***** Supplied passage *****

In Committee so far I have cited the Prime Minister and the Home Secretary; now I will turn to the thoughts of another member of the Cabinet. The comment is not contemporary, but arose from a 2008 study by the Centre for Social Justice, which, incidentally, stated:
“Making refused asylum seekers homeless and penniless is hugely counterproductive: it makes it much more difficult to work with them to encourage voluntary return or to ensure timely removal, and in driving them underground makes it harder to keep track of them.”
The foreword to the report was provided by the right hon. Member for Chingford and Woodford Green (Mr Duncan Smith), now the Secretary of State for Work and Pensions, who has provided inspirational guidance to the Government in a number of areas. We should pay serious attention to his words. He said:
“It also appears that a British government is using forced destitution as a means of encouraging people to leave voluntarily. It is a failed policy…still driven by the thesis, clearly falsified, that we can encourage people to leave by being nasty.”
I rest my case.

***** Dataset section *****

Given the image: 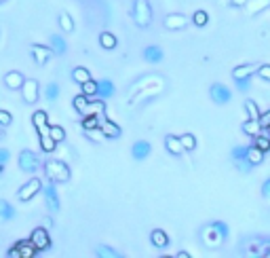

*****

Answer these questions about the Committee speech on refused asylum seekers:
(a) Which organization produced the 2008 study?
(b) What position did the writer of the report's foreword hold at the time of the speech?
(c) According to the foreword, what thesis is the policy still driven by?

(a) The Centre for Social Justice.
(b) Secretary of State for Work and Pensions.
(c) The thesis that we can encourage people to leave by being nasty.